# Felt and Slipstream



## azchris (Oct 17, 2007)

Great that Felt is hooked-up with Slipstream. If Slipstream manages to get into the Tour de France will Felt be inclined to stay with them because of the $'s it will cost them?

I hope so. This seems like a great match. Also it seems that Felt is in a growth mode; I am seeing more Felt bikes all the time and also more people talking about the "bang for the buck" of the Felt. 

Anyway, I love my F75.


----------



## jm3 (Mar 22, 2003)

They're signed up for two additional years now, and there's a "special edition" F1 on the way. Wait till you see it. Very cool.

The F75 is the best deal in cycling.


----------



## azchris (Oct 17, 2007)

So, with two extra years, that is through 2010 I believe. Great! Hope to see Slipstream in TDF possibly next year if they can get a wildcard.

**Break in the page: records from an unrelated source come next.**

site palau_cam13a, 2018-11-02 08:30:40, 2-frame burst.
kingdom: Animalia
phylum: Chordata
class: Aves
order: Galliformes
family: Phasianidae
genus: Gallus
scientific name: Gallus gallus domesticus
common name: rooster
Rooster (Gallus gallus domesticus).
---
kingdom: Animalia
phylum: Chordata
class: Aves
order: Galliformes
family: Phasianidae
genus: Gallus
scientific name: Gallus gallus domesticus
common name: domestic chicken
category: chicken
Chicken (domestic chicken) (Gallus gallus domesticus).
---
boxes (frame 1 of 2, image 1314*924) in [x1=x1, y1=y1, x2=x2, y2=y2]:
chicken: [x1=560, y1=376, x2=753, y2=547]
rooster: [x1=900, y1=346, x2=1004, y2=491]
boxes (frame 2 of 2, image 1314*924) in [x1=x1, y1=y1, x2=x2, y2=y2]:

I feel the same way about the deal you get with the F75. My LBS was having a 20% off sale and I we bought three; one each for me, my wife, and my stepdaughter bought one.


----------



## w4ta (Aug 27, 2007)

*Slipstream Felt F1*

Attached is an image of the Slipstream Felt F1. To each his own... I bet the color scheme will be met with scorn by many, but I like it quite a bit. 

My Felt F2 is carbon with clear-coat and discrete white/silver markings... it's a powerful machine, so one should not be fooled by the baby-blue on the Slipstream. It's an amazing bike, supporting a team that will be worth watching.


----------



## azchris (Oct 17, 2007)

I really like it; especially the argyle details. I'm not really a fan of the white handlebar tape and seat though. I would buy one in an instant if I could.


----------



## BunnV (Sep 7, 2005)

w4ta said:


> Attached is an image of the Slipstream Felt F1. To each his own... I bet the color scheme will be met with scorn by many........


I never liked the way Slipstream's kit looked with the black team bikes. At least now their jersey's will match their bikes! Team Slipstream will do well in the TDF and for sure they will do it CLEAN. :thumbsup:


----------